Numerical Analysis of Coleman-de Luccia Tunneling

TL;DR

This paper numerically analyzes false vacuum decay via Coleman-de Luccia instantons, demonstrating calculations beyond the thin-wall approximation for specific potentials, with implications for cosmology and axion physics.

Contribution

It introduces a numerical method to compute the bounce factor for CdL tunneling without thin-wall approximation, applied to cosine and hyperbolic potentials.

Findings

Numerical calculation of tunneling rate without thin-wall approximation.

Restriction on axion decay constant range due to tunneling.
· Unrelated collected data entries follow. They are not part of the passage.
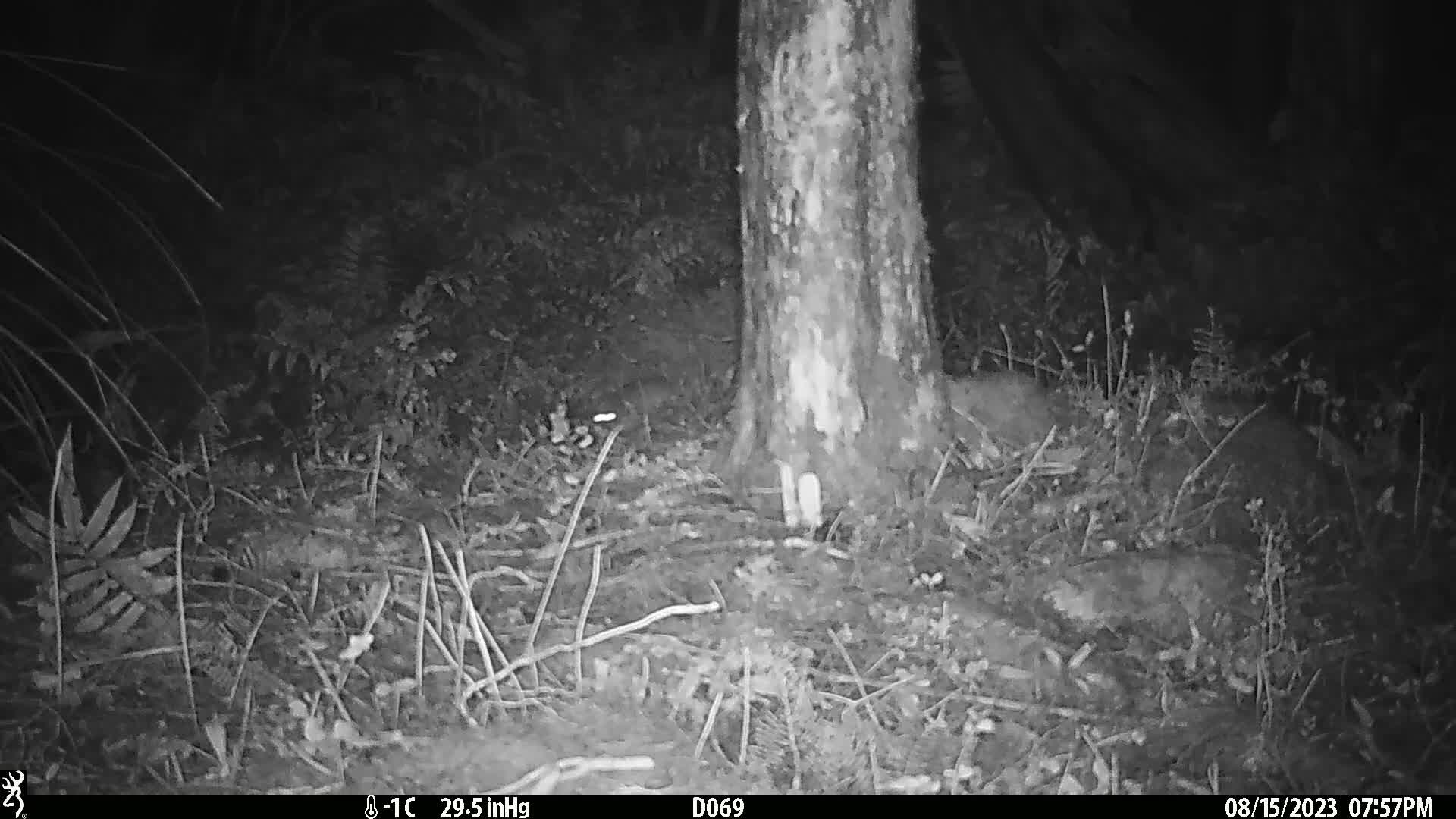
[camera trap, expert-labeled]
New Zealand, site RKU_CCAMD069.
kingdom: Animalia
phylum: Chordata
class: Mammalia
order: Rodentia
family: Muridae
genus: Rattus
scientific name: Rattus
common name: rat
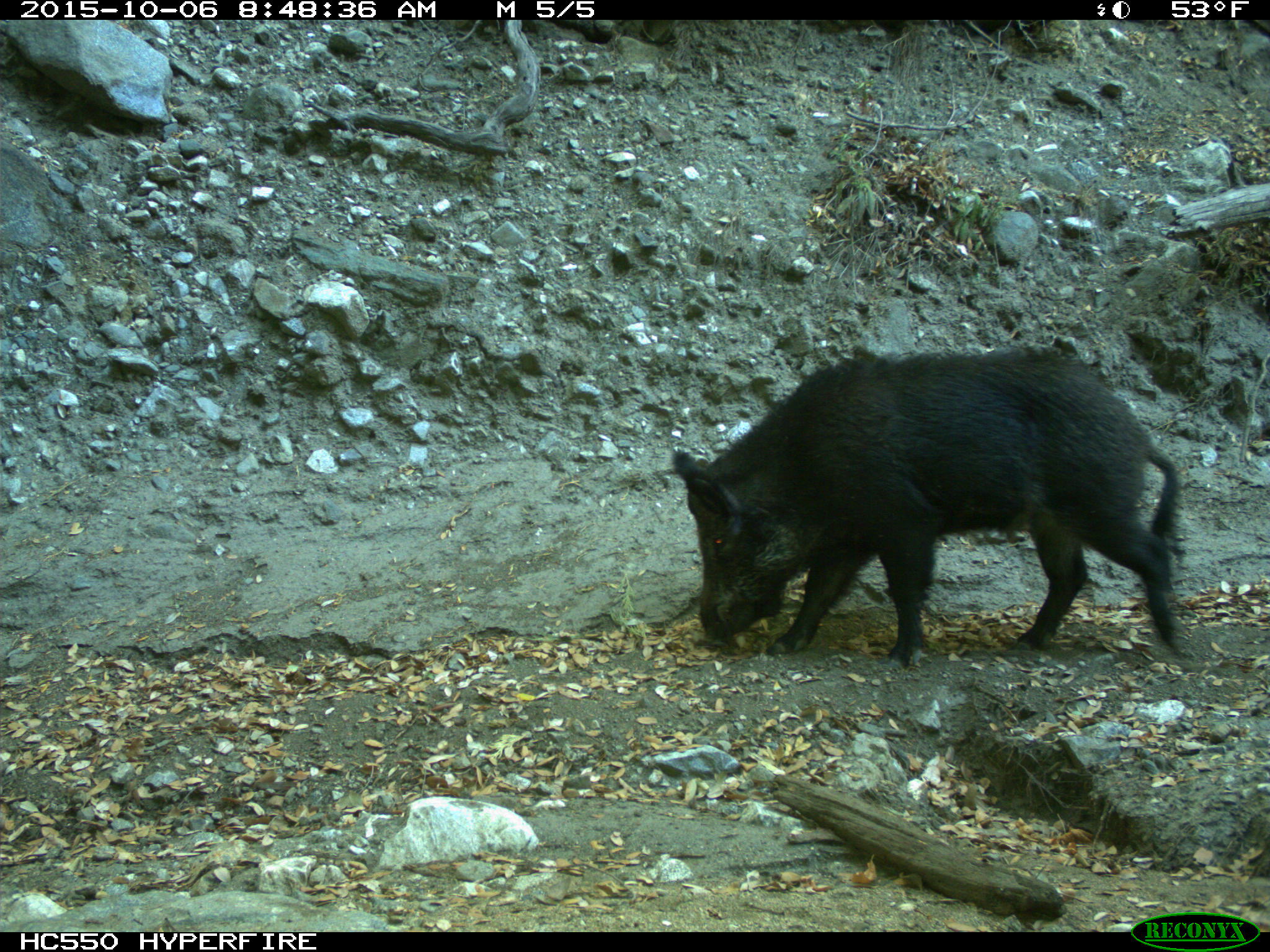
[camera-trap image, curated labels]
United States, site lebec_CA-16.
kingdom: Animalia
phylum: Chordata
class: Mammalia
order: Artiodactyla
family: Suidae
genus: Sus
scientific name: Sus scrofa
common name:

Application to cosmologically relevant potentials.

Abstract

We study the false vacuum decay of a single scalar field $\phi$ coupled to gravity described by the Coleman-de Luccia (CdL) instanton. We show that it is possible to numerically calculate the bounce factor, which is related to the CdL tunneling rate, without using the thin-wall approximation. In this paper, we consider $1/\cosh(\phi)$- and $\cos(\phi)$-type potential as examples, which have cosmological and phenomenological applications. Especially, in the $\cos(\phi)$-type potential we show that the range of values in which axion decay constant can take is restricted by the form of the periodic potential if the CdL tunneling occurs.